CHRIS VERSACE: Now, this is a wonderful question because the convention is that Tesla tends to drive a lot of headlines when it comes to the EV space, and they tend to be rather vocal. But when you look at it, they exited the March quarter with just under 5,000 EV charging stations, and they've got about 45,200 or so super charging connectors. That's the actual connection that you use to charge your EV.

So, OK, that's Tesla. But let's look at ChargePoint. When they last reported their earnings-- and remember, we're going to get an update after Thursday's close-- they had about 225,000 active points-- if you factor in their roaming agreements, about 465,000 roaming ports. And of that, that's about 18,900 super charging points.

So they have a far greater footprint than Tesla, no question about it. But for at least for now, Tesla has the lead in fast charging stations, which is, of course, what a lot of people are focusing in on. Do I expect ChargePoint to continue to lean into fast charging stations?

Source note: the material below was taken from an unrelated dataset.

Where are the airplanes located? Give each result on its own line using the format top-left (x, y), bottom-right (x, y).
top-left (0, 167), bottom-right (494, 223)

You bet I do, and I think we'll continue to see some progress on that over the coming quarters.

But JD, let me just give you some other context there because there are some other players out there. EVgo, Blink Charging-- EVgo has about 3,100 fast charging stalls-- so, way below that for ChargePoint. And then we look over at Blink Charging.

They've got overall about 67,000 chargers-- again, way smaller footprint than ChargePoint. And in their most recent quarter, they shared, hey, we're going to deliver 700 fast charging stations in all of 2023. So I think when we parse the data,

If we want to say that ChargePoint has a very impressive footprint, I think that's extremely fair. Is it working on the DC charging station footprint? It absolutely is.

JD DURKIN: All right, we also have a follow up on a question from last week, Chris, where we discussed Deere versus Caterpillar. Dive a little to-- the companies, that is, not the creatures. Dive a little deeper into why you consider Deere an infrastructure play.

CHRIS VERSACE: Now, this is a great question, and it really ties back to know what you own. So, let me be as crystal clear as I possibly can. Does Deere benefit from infrastructure spending? It does.

But its construction equipment business is only about 20% of its overall revenue stream, close to that on its profit generation. Deere is really more purely stated an agricultural equipment play, and that's the reason that we own it. You know, farmers continue to be flush.

They are replacing aged equipment. There is an upgrade cycle that's also benefiting from the move to precision ag. So, first and foremost, Deere is an ag equipment play, but it does have a little bit of a tailwind, we can say, related to infrastructure.

So, if we were to look inside the portfolio, what are our real infrastructure plays? Those, of course, are going to be United Rentals, which is holding an investor day today, Vulcan Materials as well. And again, when we look inside the infrastructure spending bills, we do see dollars for EV charging stations. So we could also kind of layer ChargePoint in as well.

JD DURKIN: All right, that's the great Chris Versace with a snoot full of information to start your day. Chris, thank you as always.